Text section -
════════════════════

4.2.2 The Hon’ble Court took note of the method of calculation by the ITO and both the Hon’ble Judges passed separate orders and held that whether tax paid by employer is perquisite or not depends on terms of the agreement as to whether the employer has agreed to pay tax-free salary. Thereafter, on the facts of the case, both the judges held that tax paid by the employer is perquisite but disapproved of the method of calculation adopted by the ITO. The orders of lower authorities were quashed and refund was granted. Therefore, if the above proposition is applied to the facts of the present appellants, the theory of multi-stage grossing is liable to be rejected.

4.3 CIT v. Dennis (HD) 135 ITR 1 (Bom): In this case, the employee’s case was reopened to include tax paid by the employer in salary for determining the value of rent-free accommodation. In this case, it was held that tax paid by the employer is ‘perquisite’ by virtue of Section 17(2)(iv) but reopening proceeding was quashed on a different footing. In this case also, neither it was held that tax paid by the employer is monetary perquisite nor that the tax liability should be determined by multiple-stage grossing up process. Therefore, reliance on this judgment was also misplaced.

4.4 Shri Tulsiyan also referred to the case of T.P.S. Scott v. CIT 232 ITR 475 (Del). We shall consider the said case at the appropriate stage hereinafter.

12. In the background of above decisions, Shri Tulsiyan drew our attention to provision of Clause (10CC) of Section 10 introduced in the Statute by Finance Act, 2002 w.e.f. 1.4.2003:

10. In computing the total income of a previous year of any person, any income falling within any of the following clauses shall not be included

x x x x x x x

(10CC) in the case of an employee being an individual deriving income in the nature of a perquisite, not provided for by way of monetary payment, within the meaning of Clause (2) of Section 17, the tax on such income actually paid by his employer, at the option of the employer, on behalf of such employee, notwithstanding anything contained in Section 200 of the Companies Act, 1956 (1 of 1956).

He, thereafter, drew our attention to provision of Section 17(2) defining ‘perquisite’ in an inclusive definition, setting out different types of benefits which are treated as perquisites and added to salary income of the assessee. He specifically drew our attention to Clause (iv), which according to him is most important and would clinch the issue. The said clause is as under:

(iv) any sum paid by the employer in respect of any obligation which but for such payment, would have been payable by the assessee.

════════════════════

(Image-caption web data)
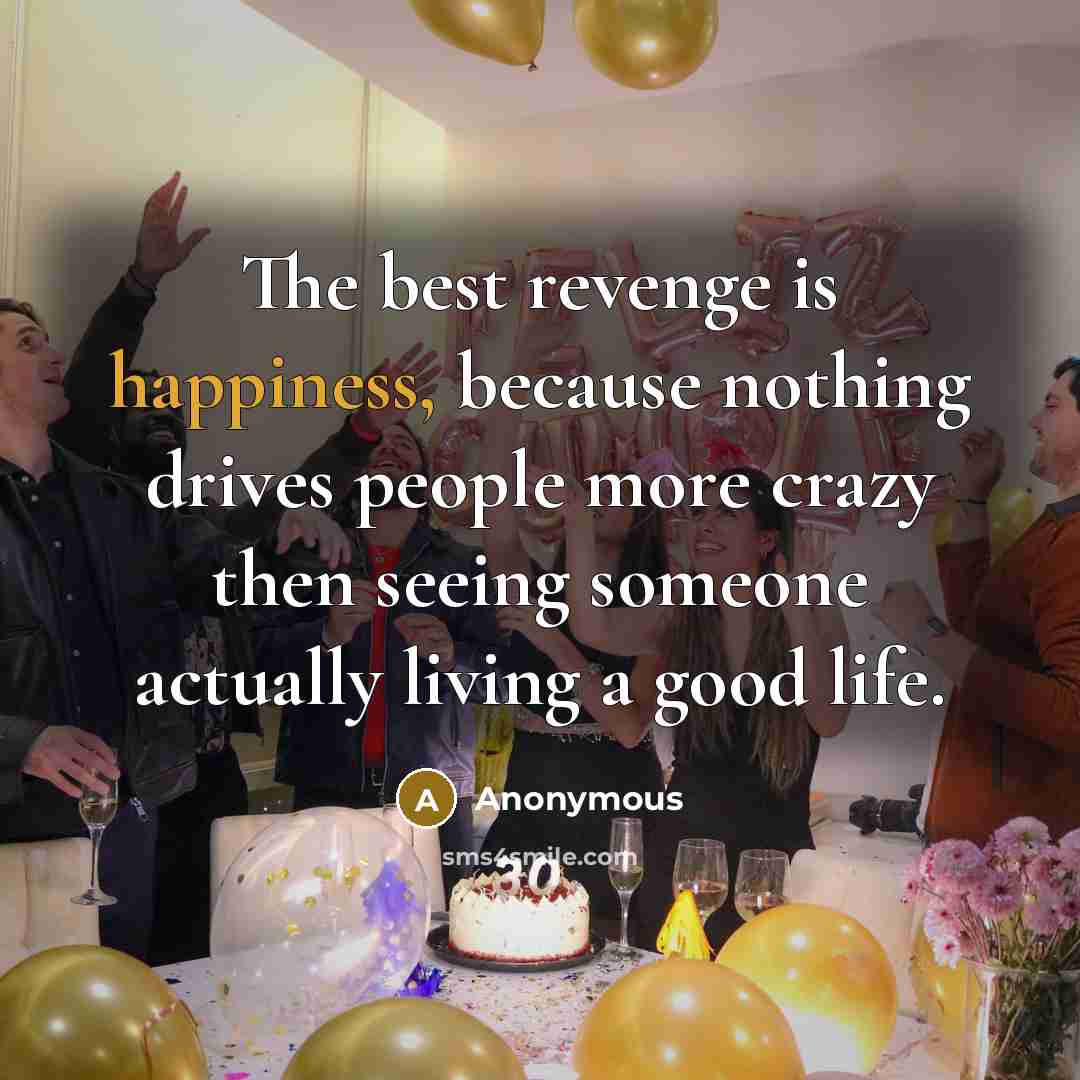 “The best revenge is happiness, because nothing drives people more…” quote by Anonymous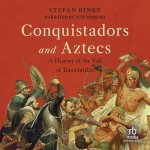 Conquistadors and Aztecs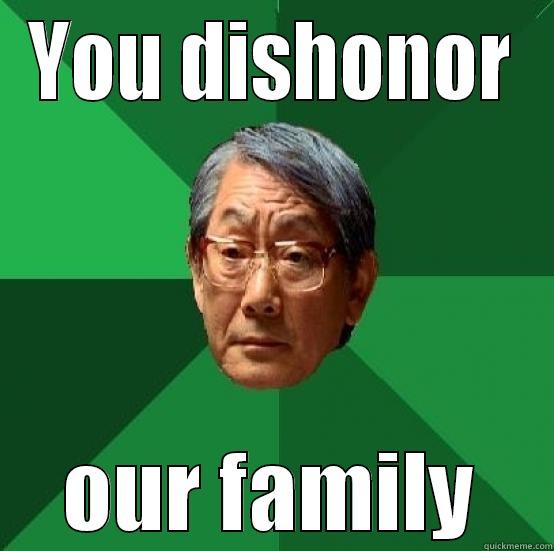 YOU DISHONOR OUR FAMILY Misc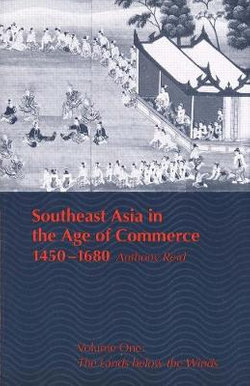 Southeast Asia in the Age of Commerce, 1450-1680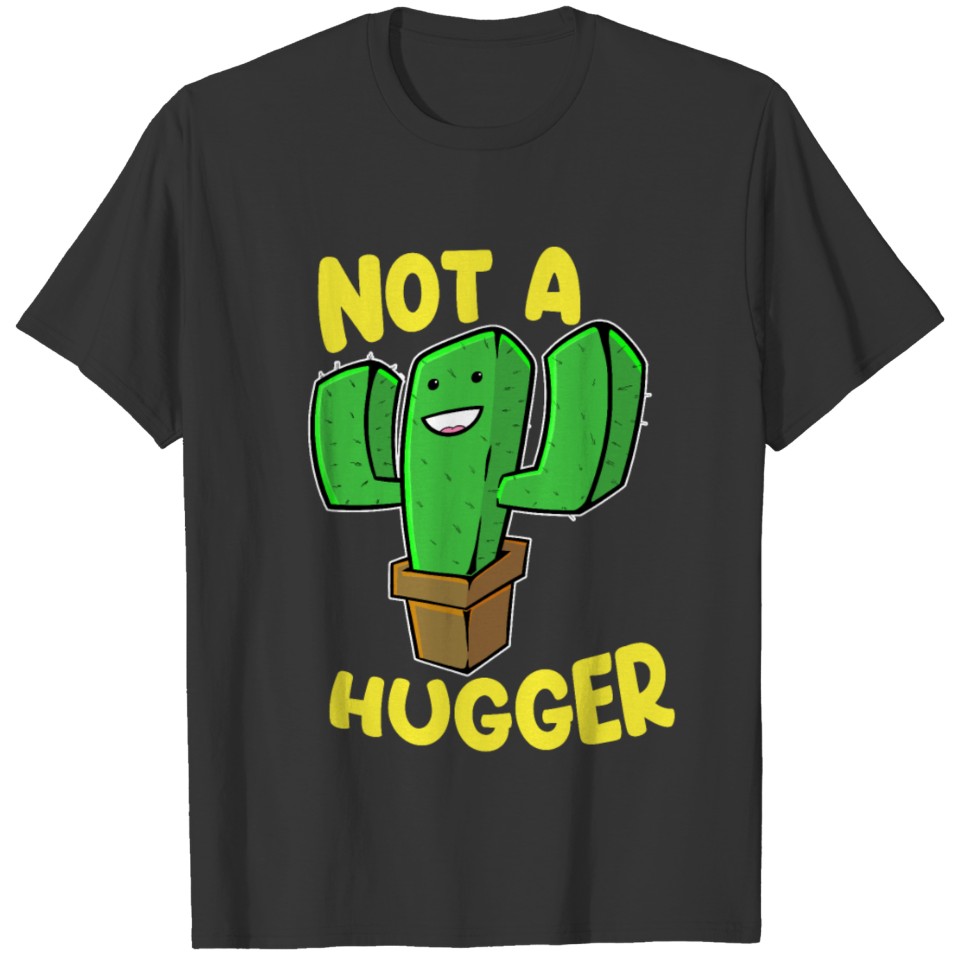 Not a Hugger Cactus Cute Kawaii Do Not Hug Gift T-shirt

════════════════════

Set of tasks -
A – Rewrite the tax excerpt from "(10CC) in the" up to and including "(1 of 1956).", swapping "Companies Act" for "Income-tax Act".
B – Answer these questions using the tax excerpt:
(i) Which Finance Act brought in Clause (10CC) of Section 10, and from what date did it take effect?
(ii) In CIT v. Dennis, under which provision was tax paid by the employer held to be a perquisite?
(iii) What other case did Shri Tulsiyan also refer to?

Answers by item number -
A –
(10CC) in the case of an employee being an individual deriving income in the nature of a perquisite, not provided for by way of monetary payment, within the meaning of Clause (2) of Section 17, the tax on such income actually paid by his employer, at the option of the employer, on behalf of such employee, notwithstanding anything contained in Section 200 of the Income-tax Act, 1956 (1 of 1956).

B –
(i) The Finance Act, 2002, with effect from 1.4.2003.
(ii) Section 17(2)(iv).
(iii) T.P.S. Scott v. CIT 232 ITR 475 (Del).